Emergence of robust technology.
In recent years the problems of putting large, very large, amounts of data away in a robust archive have been under the microscope and we now see the emergence of best practices and software to give IT managers the tools to enable them to effectively and safely archive inactive data from the large operational systems that we have created.
This collection of technology includes:
Trained database archivists. IT shops need to train or hire a staff that understands the requirements of a sound database archive and the best practices for creating and maintaining one. Few shops have such staff. More need to be trained. Without a competent staff that understands the entire requirements set, there is a high probability that mistake will be made.
Best Practices. There needs to be well thought out methodologies for identifying candidate applications, building business justifications, getting approvals, designing the processes needed, implementing those processes, and managing the archive over time. The state of the art for these methodologies is in early stages but beginning to emerge. A good start is the book “Database Archiving: How to Keep Lots of Data for a Long Time”.
Best practices can often be acquired through hiring consultants trained in database archiving to help in implementing the first one or two applications. This can be a solid learning experience for the IT staff. Unfortunately the number of qualified consultants is limited and the number of those with experience is even smaller. This will change over the next few years as database archiving gets more recognition as a strong technology for solving IT problems.

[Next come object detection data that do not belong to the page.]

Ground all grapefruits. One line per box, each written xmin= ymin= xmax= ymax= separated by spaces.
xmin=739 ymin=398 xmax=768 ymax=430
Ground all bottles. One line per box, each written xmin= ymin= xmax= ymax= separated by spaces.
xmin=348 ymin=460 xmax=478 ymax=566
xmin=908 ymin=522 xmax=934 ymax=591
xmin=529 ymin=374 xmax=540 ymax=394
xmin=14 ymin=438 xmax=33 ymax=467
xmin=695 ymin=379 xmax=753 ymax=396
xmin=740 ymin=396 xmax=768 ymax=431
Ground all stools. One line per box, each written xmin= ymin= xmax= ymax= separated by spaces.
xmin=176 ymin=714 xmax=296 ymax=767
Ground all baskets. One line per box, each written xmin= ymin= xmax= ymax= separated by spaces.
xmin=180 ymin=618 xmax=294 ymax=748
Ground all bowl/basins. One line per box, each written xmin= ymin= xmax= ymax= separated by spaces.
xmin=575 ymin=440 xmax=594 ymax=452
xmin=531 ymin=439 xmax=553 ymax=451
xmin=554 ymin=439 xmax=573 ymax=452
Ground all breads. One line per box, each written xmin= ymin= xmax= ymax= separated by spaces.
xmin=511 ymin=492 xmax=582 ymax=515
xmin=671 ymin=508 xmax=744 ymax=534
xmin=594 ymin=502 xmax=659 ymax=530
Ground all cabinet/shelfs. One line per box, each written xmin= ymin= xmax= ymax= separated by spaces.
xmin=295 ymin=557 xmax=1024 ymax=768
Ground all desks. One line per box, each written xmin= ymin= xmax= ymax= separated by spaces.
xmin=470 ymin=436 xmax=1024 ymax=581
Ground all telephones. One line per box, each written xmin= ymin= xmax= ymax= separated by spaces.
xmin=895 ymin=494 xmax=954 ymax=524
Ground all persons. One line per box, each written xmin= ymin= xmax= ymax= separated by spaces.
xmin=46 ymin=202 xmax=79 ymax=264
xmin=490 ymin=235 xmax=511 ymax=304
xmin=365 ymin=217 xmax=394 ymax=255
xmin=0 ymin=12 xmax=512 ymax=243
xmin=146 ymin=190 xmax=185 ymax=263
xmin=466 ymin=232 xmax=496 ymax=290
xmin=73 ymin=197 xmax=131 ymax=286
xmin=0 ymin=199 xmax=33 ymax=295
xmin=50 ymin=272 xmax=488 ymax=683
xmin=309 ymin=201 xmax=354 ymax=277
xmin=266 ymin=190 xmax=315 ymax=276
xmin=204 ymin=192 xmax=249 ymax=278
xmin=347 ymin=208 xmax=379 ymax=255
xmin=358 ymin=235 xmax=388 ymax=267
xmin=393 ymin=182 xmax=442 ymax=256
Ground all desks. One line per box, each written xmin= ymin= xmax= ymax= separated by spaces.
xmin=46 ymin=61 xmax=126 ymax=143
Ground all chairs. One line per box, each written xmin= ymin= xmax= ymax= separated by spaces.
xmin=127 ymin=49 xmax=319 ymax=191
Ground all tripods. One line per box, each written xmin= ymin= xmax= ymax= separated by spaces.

Software. It is possible to implement a database archiving application entirely in-house. This assumes that trained archivists have completely specified all of the requirements and processes needed. This is sharply different from using homegrown solutions of the past. Not many IT shops are equipped to do this. However, a complete understanding of the requirements of each process would enable those that are brave enough to attempt to do so. The solution to one application would not be transferable to other applications easily.
There have emerged a small number of vendors offering generic software solutions to database archiving problems. Some of these solutions are limited in the scope of their applicability and some have less than robust implementations. However, the technology companies have their sights on database archiving as a next-in-line data management area to address. You can expect more companies, more products, and more solutions that are complete and robust. Every IT shop needs to keep abreast of all offerings in this area and to take advantage of those that are appropriate for their situation. Vendor software can and should be a part of most database archiving solutions.